Indonesia’s third largest mobile operator by subscribers, PT Excelcomindo Pratama (XL), reported full-year losses of IDR15 billion (USD1.26 million) for 2008 despite increasing its subscriber base by a healthy 68% to 26 million, a fact it attributes to higher interest rates on loans it assumed and foreign-exchange losses. The company posted year-on-year revenue growth of 45% to IDR12.2 trillion, said XL president Hasnul Suhaimi, ‘driven by a 705% increase in our total [voice] minutes to 54.9 billion minutes, and 68% growth in our subscriber base.’ He added that the firm’s strategy of offering a high quality service at lower prices ‘helped us gain about 5% market share in terms of revenue’. Earnings before interest, taxes, depreciation and amortisation (EBITDA) climbed 46% y-o-y to IDR5.13 trillion last year, while the EBITDA margin remained stable at 42%. Hasnul said that XL booked higher than expected interest expenses in FY2008, relating to additional loans it took out. Excluding the impact of FOREX and other losses, the operator would have booked normalised net income of IDR348 billion, he added.

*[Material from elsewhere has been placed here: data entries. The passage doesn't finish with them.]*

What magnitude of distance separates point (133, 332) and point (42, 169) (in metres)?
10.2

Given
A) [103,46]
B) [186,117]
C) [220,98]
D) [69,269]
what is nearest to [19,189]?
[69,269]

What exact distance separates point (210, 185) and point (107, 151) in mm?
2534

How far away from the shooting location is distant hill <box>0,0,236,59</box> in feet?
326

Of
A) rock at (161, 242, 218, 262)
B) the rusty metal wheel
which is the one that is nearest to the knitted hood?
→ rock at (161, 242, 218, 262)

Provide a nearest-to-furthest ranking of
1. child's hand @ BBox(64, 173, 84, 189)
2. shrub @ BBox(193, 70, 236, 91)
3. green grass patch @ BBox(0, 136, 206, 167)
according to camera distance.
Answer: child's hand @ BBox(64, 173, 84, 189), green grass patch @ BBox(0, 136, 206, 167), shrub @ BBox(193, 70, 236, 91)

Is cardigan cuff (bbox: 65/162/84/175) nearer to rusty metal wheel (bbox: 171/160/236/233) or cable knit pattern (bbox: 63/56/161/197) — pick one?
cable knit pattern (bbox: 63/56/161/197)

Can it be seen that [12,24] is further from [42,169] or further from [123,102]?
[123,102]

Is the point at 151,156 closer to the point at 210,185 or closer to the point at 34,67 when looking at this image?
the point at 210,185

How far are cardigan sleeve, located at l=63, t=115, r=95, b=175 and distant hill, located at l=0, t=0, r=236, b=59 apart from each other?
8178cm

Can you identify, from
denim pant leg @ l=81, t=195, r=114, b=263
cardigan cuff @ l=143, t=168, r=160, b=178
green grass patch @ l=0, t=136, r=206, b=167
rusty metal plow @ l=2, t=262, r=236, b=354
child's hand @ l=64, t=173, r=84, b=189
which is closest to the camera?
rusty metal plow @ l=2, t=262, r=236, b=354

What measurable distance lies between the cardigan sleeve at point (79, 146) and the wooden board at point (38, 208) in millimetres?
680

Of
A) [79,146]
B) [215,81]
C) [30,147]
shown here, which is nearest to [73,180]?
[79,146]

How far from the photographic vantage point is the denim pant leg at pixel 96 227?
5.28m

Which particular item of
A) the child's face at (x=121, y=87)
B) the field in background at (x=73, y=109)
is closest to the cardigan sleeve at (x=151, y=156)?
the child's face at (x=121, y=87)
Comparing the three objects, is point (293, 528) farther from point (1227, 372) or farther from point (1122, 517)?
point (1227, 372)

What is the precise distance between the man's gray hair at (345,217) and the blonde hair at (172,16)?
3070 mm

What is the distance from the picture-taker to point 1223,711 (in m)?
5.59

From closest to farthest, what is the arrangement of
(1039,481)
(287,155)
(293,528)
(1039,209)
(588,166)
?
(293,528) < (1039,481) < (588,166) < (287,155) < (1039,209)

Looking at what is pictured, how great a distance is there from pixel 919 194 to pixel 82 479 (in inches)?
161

In 2008 Excelcomindo invested heavily in its networks and services, Hasnul noted, upgrading both its hardware and software platforms to improve subscriber and traffic capacity levels. XL deployed an additional 5,572 base transceiver stations (BTSs) last year, at a total cost of USD1.2 billion, to end the year with a total of 16,729 BTSs. The CAPEX forecast for 2009 is a less ambitious USD600-USD700 million, which will be targeted at selected investment projects, he said.
3. Saudi cellco sees stronger than expected sales

Zain Saudi Arabia, the cellular operator which began commercial operations last August, has reported revenues of SAR505.2 million (USD135 million) for the 120-day period from its launch to the end of December, exceeding its own revenue targets by 27%. Active customers totalled 2.01 million at the end of 2008, which the firm says represents a 7% share of all Saudi users. Gross profit for the period stood at SAR16 million, though hefty start-up and initial operating costs left the company facing a net loss of SAR2.28 billion. Zain competes with the Kingdom’s two established cellular providers, STC and Mobily.
SUBMARINE CABLE CUT

1. APCN2 System: Cable cut at Segment 1 between Kuantan (Malaysia) and Katong (Singapore)Cable Station at 7 KM from repearter 1.
2. APCN2 System: Cable Shunt Fault at Segment 7 between Shantau and Tanshui Cable Station.